Bochner remained married to Ruth until his death. He died from cancer on October 29, 2005, at the age of 81 at home in Santa Monica, California. Bochner and Ruth had three children — Johanna, Hart Bochner (actor, who also provided voices for Batman), and Paul (director and animator).

==Filmography==

=== Film ===

| Year | Title | Role | Notes |
| 1963 | Drums of Africa | David Moore |  |
| 1964 | The Night Walker | The Dream |  |
| 1965 | Sylvia | Bruce Stamford III |  |
| Harlow | Marc Peters |  |
| 1967 | Point Blank | Frederick Carter |  |
| Tony Rome | Vic Rood |  |
| 1968 | The Detective | Dr. Roberts |  |
| The Young Runaways | Raymond Allen |  |
| The Horse in the Gray Flannel Suit | Archer Madison |  |
| 1970 | Tiger by the Tail | Del Ware |  |
| The Dunwich Horror | Dr. Cory |  |
| 1972 | Ulzana's Raid | Captain Gates |  |
| 1975 | The Man in the Glass Booth | Dr. Churchill |  |
| It Seemed Like a Good Idea at the Time | Burton |  |
| 1978 | Mr. No Legs | D'Angelo |  |
| 1981 | The Hot Touch | Severo |  |
| 1983 | The Lonely Lady | Walter Thornton |  |
| 1986 | Fine Gold | Don Pedro |  |
| 1989 | Millennium | Walters |  |
| 1991 | The Naked Gun 2½: The Smell of Fear | Terence Baggett |  |
| 1992 | Landslide | "Bull" Matterson |  |
| 1993 | Morning Glory | Bob Collins |  |
| 1998 | Bram Stoker's Legend of the Mummy | Abel Trelawny |  |
| 2003 | The Commission | John J. McCloy |  |

=== Television ===

| Year | Title | Role | Notes |
| 1950–1952 | Studio One | Edgar Linton / Prescott / Magi | 3 episodes |
| 1951 | Lux Video Theatre | Soldier | Episode: "A Child is Born" |
| 1951–1952 | Kraft Mystery Theatre | Various | 4 episodes |
| 1961 | Thriller | Professor Harry Langdon / Count Cagliostro | Episode: “The Prisoner In The Mirror” |
| 1962 | The Twilight Zone | Mr.
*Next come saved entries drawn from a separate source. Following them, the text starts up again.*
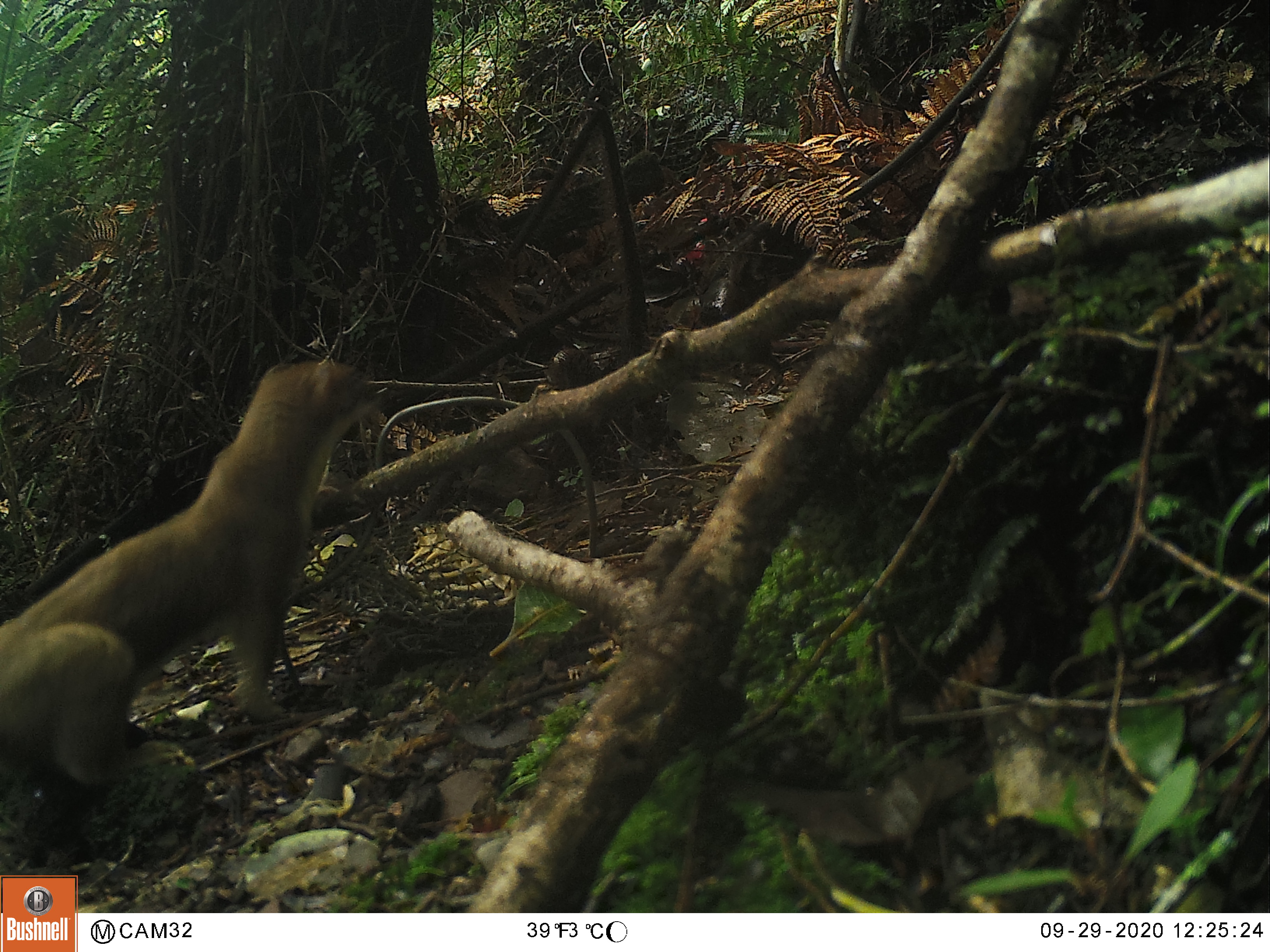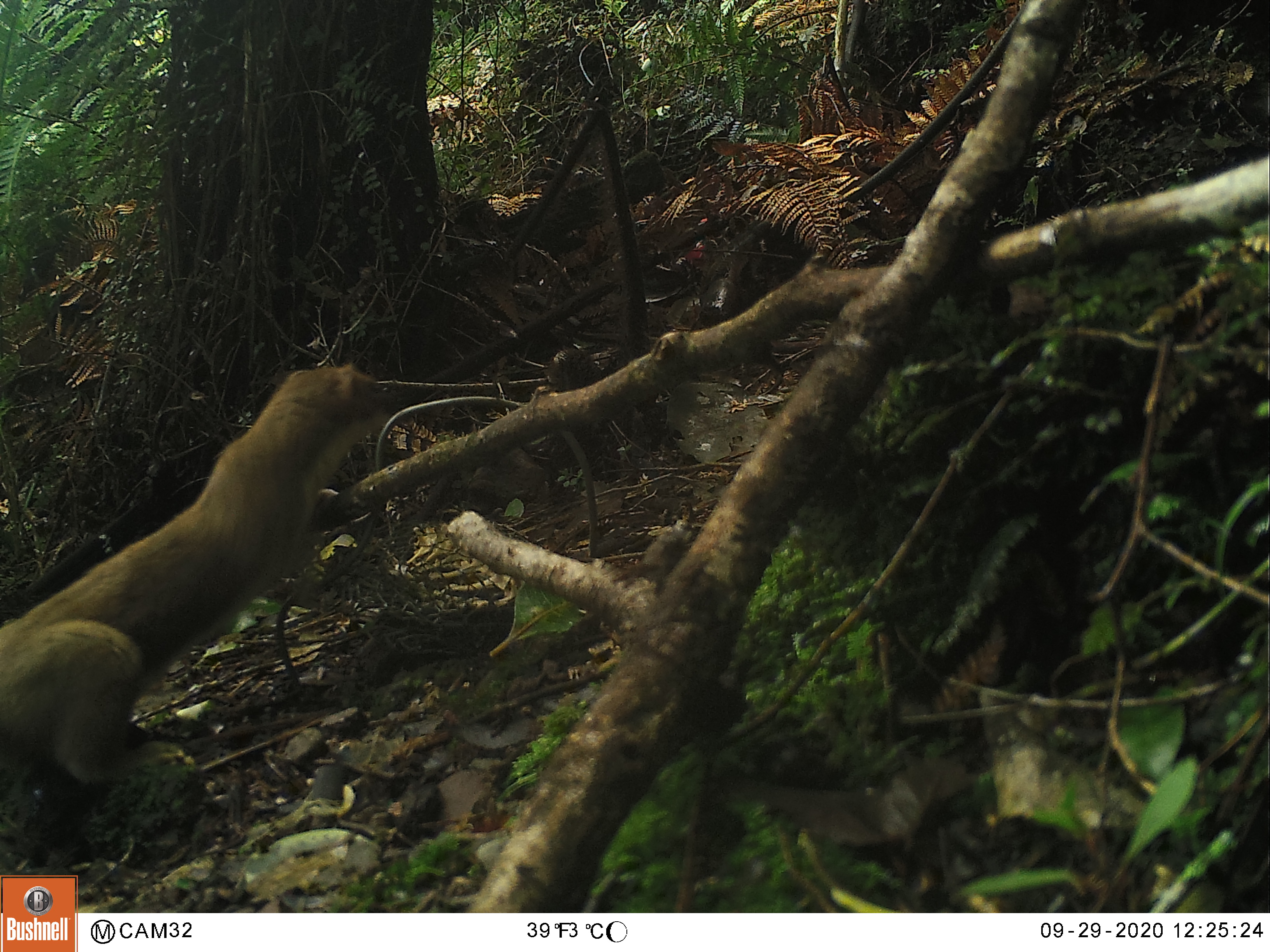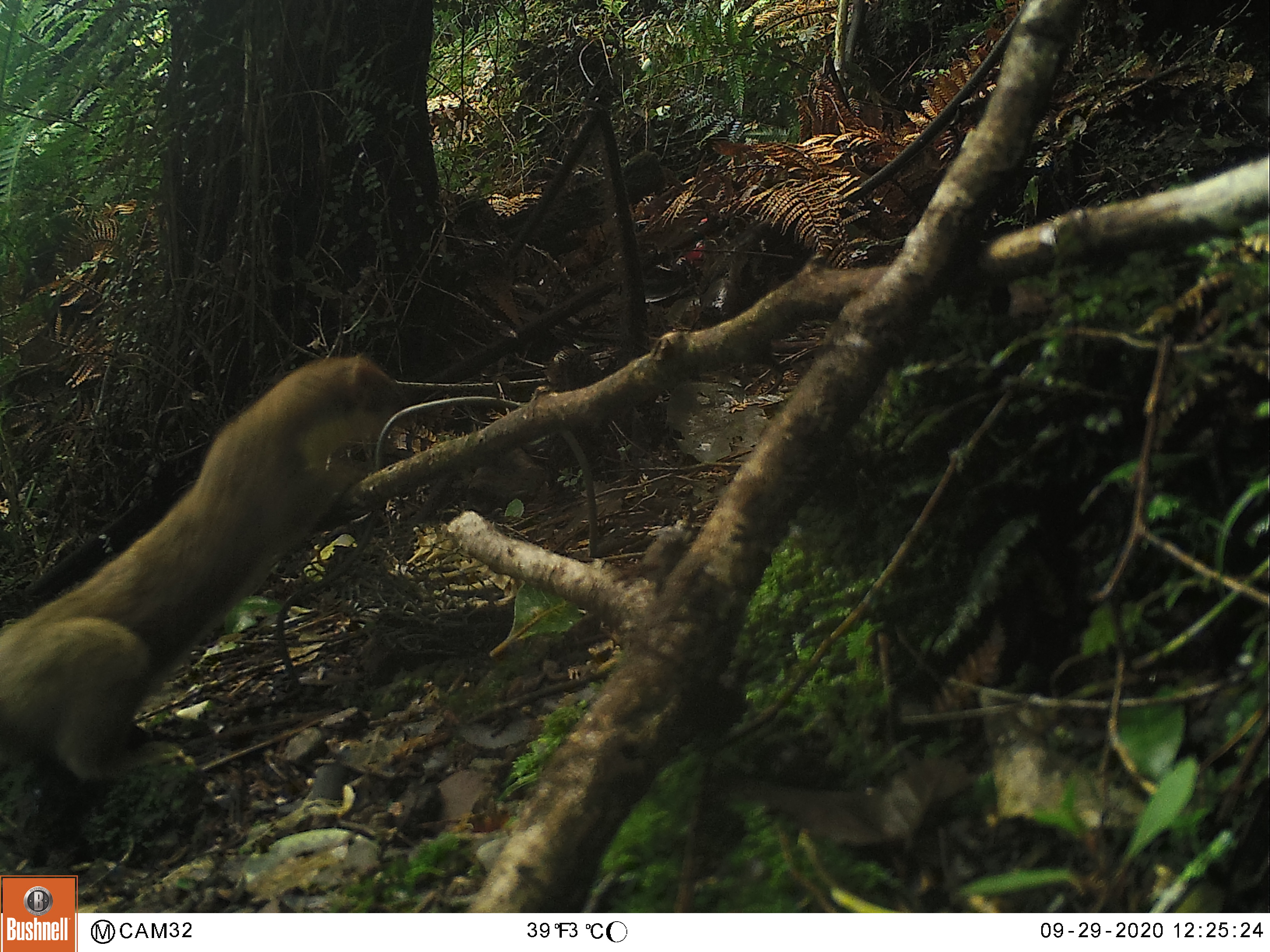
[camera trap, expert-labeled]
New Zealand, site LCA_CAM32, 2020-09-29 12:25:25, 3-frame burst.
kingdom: Animalia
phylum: Chordata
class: Mammalia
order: Carnivora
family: Mustelidae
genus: Mustela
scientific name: Mustela erminea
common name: stoat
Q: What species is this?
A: Stoat (Mustela erminea).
Chambers | Episode: "To Serve Man" |
| 1964 | Voyage to the Bottom of the Sea | Martin Davis | Episode: "The Fear-Makers" |
| Perry Mason | Eric Pollard | Episode: "The Case of the Latent Lover" |
| 1965 | Honey West | Guy Patterson | Episode: "The Owl and the Eye" |
| Kraft Suspense Theatre | Wolfe Hastings | Episode: "The Trains of Silence" |
| Voyage to the Bottom of the Sea | General Hobson | Episode: "The Deadliest Game" |
| 1966 | Bewitched | Franklyn Blodgett | Episode: "Marriage Witch's Style" |
| The Green Hornet | Dan Carley | Episode: "The Silent Gun" |
| The Wild Wild West | Zachariah Skull | Episode: "The Night of the Puppeteer" |
| 1967 | Sail to Glory | James Cox Stevens | Television film |
| Hogan's Heroes | Captain Roberts and Lieutenant Baumann | Episode: "A Funny Thing Happened On The Way To London" |
| Stranger on the Run | Mr. Gorman | Television film |
| 1970 | Crowhaven Farm | Kevin Pierce | Television film |
| 1969–1972 | Mission: Impossible | Maj. Nicholas Zelinko, Mayor Steve Tallman, General Oliver Hammond | 3 Episodes |
| 1971 | The Megantic Outlaw | Inspector Carpenter | Television film |
| 1972 | Emergency! | Dr. Larry Sunderlin | Episode: "Decision"/"Problem" |
| 1973 | Columbo: The Most Dangerous Match | Mazoor Berozski | Television film |
| Mannix | Burt Sands | Episode: "To Quote a Dead Man" |
| Satan's School for Girls | Professor Delacroix | Television film |
| The Starlost | Colonel M. P. Garroway | Episode "The Pisces" |
| 1974 | Chopper One | Pike | Episode "Killing Time" |
| 1978 | The Immigrants | Chris Noel | Television film |
| A Fire in the Sky | Paul Gilliam | Television film |
| 1979 | Battlestar Galactica | Commandant Leiter | 2 episodes |
| 1979 | Riel | Dr. Schultz | Television film |
| 1981–1982 | Dynasty | Cecil Colby | 27 episodes |
| 1982 | Mazes and Monsters | Hall | Television film |
| 1982-1987 | The Love Boat | Larry Ellis/George Tillman | 2 episodes |
| 1986–1992 | Murder, She Wrote | Dr. Terence Mayhew/Jason Richards/John Thurston | 3 episodes |
| 1987–1989 | The Golden Girls | Patrick Vaughn/Eduardo | 2 episodes |
| 1990 | Road to Avonlea | Mr. Cameron | Episode: "Old Lady Lloyd" |
| 1992–1994 | Batman: The Animated Series | Hamilton Hill | Voice, 11 episodes |
| 1997 | The New Batman Adventures | Hamilton Hill | Voice, 2 episodes |
| 1998 | Loyal Opposition: Terror in the White House | President Mark Hayden | Television film |

== Awards ==
Bochner received an ACTRA Award in 2004.